----- Data listing
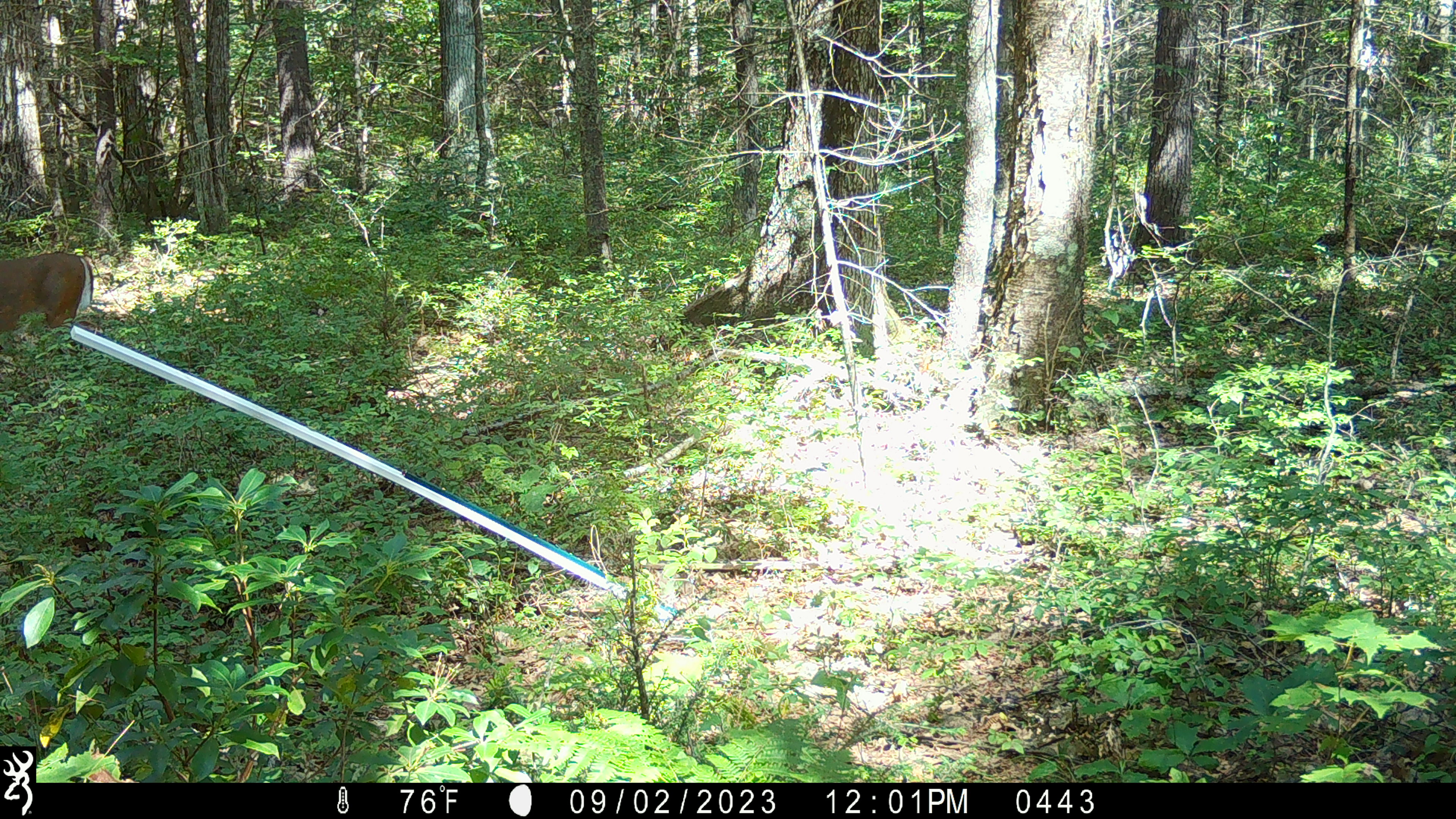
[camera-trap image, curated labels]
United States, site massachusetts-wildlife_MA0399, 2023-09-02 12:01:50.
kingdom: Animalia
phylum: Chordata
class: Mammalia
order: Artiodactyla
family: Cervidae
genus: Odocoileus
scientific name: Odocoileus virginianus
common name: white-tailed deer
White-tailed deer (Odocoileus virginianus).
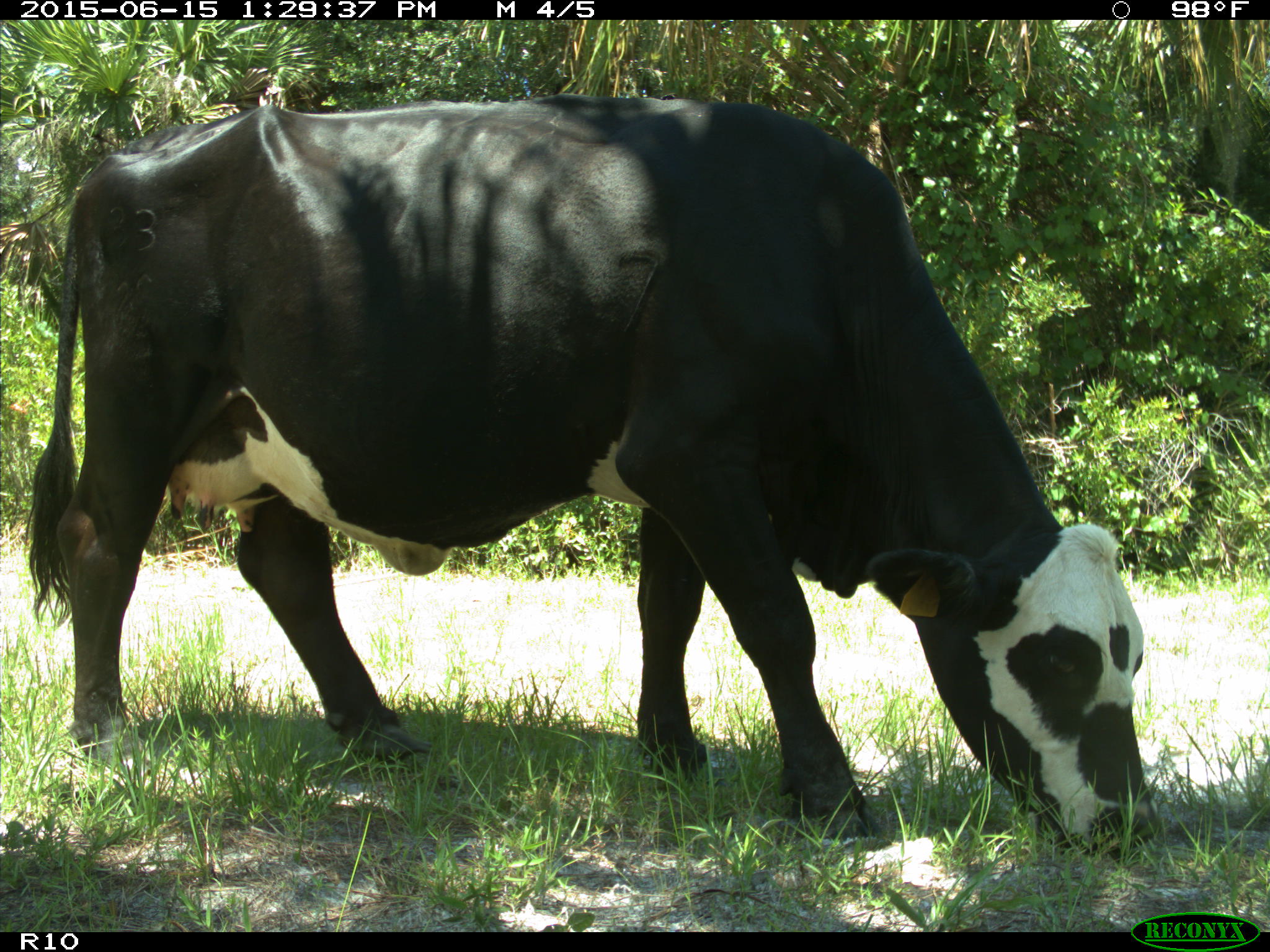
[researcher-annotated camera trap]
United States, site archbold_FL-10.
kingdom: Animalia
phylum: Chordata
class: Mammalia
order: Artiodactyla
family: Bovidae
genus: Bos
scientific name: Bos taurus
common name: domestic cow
----------
* Exercise details: All of the data above needs to be retyped exactly, with the pictures removed.

* Task result:
[camera-trap image, curated labels]
United States, site massachusetts-wildlife_MA0399, 2023-09-02 12:01:50.
kingdom: Animalia
phylum: Chordata
class: Mammalia
order: Artiodactyla
family: Cervidae
genus: Odocoileus
scientific name: Odocoileus virginianus
common name: white-tailed deer
White-tailed deer (Odocoileus virginianus).
[researcher-annotated camera trap]
United States, site archbold_FL-10.
kingdom: Animalia
phylum: Chordata
class: Mammalia
order: Artiodactyla
family: Bovidae
genus: Bos
scientific name: Bos taurus
common name: domestic cow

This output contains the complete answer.